The CRTC has approved a specialty TV service for Rogers called Rogers Sportsnet 2 (really? Couldn’t come up with anything better than that?), which is focused exclusively (90%) on soccer, cricket and rugby (also known as “the lesser team sports that only old British people watch). In fact, the license specifically prohibits the channel from carrying anything related to men’s ice hockey, basketball, U.S. and Canadian football and baseball (in other words, NHL, NBA, NFL, CFL, MLB, their minor leagues, junior leagues, amateur leagues, pee-wee leagues, street leagues or any other versions of these sports where the players have penises). This is to prevent competition with existing networks like TSN and RDS.
The application got two interventions, one from CTVglobemedia (which owns TSN), asking for a tougher restriction (Rogers initially offered a prohibition only on the major leagues, but agreed to the change), and the other from the Asian Television Network, which has its own cricket channel called Cricket Plus.
The latter got a funny-sounding response from Rogers, who said that because their channel focuses also on soccer and rugby, “the proposed service would not serve the interests of the cricket enthusiast as effectively as Cricket Plus.” Which is kind of like saying that because RDS carries baseball and football, it won’t serve the interests of hockey enthusiasts as well as the NHL Network. The idea of national exclusivity contracts (which is why NHL Network doesn’t carry any Canadian games) wasn’t brought up.

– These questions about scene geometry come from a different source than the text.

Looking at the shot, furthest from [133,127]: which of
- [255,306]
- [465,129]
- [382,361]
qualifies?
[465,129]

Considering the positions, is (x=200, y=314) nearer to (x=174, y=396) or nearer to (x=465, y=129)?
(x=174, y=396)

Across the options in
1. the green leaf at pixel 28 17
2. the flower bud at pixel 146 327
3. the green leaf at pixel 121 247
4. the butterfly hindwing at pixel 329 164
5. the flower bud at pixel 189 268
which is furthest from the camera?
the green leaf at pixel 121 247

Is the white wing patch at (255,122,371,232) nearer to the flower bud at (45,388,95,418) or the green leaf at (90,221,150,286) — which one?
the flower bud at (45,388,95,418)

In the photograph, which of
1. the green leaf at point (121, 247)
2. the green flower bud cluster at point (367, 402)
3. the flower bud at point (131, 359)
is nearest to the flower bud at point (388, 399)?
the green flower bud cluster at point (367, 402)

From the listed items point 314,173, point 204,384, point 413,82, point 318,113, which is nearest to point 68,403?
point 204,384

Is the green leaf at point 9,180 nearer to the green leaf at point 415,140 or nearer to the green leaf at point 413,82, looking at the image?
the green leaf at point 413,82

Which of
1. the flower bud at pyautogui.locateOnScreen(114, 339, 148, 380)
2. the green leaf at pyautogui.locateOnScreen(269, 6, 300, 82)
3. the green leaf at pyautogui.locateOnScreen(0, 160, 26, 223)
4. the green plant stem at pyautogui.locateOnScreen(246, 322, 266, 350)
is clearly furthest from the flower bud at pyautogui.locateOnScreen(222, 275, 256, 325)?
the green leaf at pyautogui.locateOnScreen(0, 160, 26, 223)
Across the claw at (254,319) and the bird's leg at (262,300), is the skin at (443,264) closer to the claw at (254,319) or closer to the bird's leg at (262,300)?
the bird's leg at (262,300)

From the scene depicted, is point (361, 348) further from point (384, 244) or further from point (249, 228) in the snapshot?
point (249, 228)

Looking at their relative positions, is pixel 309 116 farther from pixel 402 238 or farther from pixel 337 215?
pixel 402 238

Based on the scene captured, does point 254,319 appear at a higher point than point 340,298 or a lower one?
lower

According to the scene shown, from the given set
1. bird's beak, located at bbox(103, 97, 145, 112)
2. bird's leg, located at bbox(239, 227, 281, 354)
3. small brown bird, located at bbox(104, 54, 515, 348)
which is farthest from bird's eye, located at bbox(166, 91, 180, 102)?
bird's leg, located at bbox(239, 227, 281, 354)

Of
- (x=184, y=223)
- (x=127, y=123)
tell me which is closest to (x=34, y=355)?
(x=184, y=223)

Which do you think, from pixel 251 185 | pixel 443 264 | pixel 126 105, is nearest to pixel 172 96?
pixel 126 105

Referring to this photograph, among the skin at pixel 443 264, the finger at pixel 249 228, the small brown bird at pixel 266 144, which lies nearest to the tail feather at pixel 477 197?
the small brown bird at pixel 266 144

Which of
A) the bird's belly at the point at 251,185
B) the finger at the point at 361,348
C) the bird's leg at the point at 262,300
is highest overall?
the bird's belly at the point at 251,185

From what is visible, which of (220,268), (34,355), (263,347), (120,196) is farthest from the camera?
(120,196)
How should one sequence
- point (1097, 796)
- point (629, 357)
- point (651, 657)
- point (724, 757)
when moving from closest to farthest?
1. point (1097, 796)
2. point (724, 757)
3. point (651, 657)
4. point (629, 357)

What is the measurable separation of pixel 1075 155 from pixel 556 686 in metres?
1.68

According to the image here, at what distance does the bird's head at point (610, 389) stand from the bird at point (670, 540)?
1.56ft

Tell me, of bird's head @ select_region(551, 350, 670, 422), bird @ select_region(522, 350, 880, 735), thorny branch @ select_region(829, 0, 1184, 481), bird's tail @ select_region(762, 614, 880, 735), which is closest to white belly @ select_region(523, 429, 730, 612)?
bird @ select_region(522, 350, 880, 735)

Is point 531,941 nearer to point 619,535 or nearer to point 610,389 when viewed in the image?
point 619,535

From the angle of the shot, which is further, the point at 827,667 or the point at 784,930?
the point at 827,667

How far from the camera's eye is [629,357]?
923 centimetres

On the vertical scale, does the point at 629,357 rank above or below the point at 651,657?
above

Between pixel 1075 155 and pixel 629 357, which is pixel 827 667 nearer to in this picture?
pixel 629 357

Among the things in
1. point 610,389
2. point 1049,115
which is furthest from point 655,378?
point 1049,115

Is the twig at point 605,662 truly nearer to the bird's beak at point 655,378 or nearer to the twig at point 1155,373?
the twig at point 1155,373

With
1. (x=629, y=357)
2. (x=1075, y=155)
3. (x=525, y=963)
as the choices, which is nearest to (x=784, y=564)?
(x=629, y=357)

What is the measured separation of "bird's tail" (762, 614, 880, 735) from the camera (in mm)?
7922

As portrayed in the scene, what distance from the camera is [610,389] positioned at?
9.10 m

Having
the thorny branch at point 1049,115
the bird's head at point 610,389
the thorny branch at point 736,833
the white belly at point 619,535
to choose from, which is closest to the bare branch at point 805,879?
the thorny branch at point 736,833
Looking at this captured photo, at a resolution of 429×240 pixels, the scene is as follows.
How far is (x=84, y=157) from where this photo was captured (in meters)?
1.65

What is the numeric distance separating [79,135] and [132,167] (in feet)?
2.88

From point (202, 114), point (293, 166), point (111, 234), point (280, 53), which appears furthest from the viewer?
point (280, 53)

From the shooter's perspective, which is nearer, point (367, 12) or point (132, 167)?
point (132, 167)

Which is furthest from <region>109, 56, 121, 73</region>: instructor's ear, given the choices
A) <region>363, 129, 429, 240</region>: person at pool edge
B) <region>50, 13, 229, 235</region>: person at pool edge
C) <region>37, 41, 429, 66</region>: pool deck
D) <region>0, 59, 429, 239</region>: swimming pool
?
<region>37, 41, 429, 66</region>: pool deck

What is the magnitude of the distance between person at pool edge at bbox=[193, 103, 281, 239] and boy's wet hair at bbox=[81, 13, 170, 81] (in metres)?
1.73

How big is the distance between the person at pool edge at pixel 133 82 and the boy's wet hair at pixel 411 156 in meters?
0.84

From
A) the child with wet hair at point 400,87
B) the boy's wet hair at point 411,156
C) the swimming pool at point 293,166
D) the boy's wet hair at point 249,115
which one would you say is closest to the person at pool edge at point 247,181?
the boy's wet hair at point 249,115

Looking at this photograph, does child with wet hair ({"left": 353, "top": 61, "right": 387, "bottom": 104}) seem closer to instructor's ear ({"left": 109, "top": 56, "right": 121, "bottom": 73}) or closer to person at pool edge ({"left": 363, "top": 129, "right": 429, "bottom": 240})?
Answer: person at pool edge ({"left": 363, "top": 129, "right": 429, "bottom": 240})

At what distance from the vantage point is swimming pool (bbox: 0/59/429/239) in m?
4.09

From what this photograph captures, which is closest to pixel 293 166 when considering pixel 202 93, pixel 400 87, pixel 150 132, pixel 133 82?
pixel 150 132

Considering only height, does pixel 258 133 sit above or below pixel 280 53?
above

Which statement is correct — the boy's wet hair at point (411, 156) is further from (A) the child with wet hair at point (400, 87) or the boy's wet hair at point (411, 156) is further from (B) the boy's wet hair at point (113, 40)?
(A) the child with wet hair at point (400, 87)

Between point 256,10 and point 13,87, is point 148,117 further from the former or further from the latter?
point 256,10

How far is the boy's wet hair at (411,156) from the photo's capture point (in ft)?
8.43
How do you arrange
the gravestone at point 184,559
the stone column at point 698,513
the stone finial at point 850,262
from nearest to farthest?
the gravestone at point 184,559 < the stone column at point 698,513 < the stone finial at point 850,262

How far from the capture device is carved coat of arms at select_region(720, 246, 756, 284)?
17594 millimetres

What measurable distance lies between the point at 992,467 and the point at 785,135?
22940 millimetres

But that’s neither here nor there, since Cricket Plus doesn’t enjoy any guarantee from competition. What is interesting however, is that Cricket Plus is carried by Rogers cable, and so if the channels do end up competing with each other, it might be in Rogers’s interest to either remove Cricket Plus from its cable lineup or otherwise make it fail.
But perhaps I’m just being paranoid.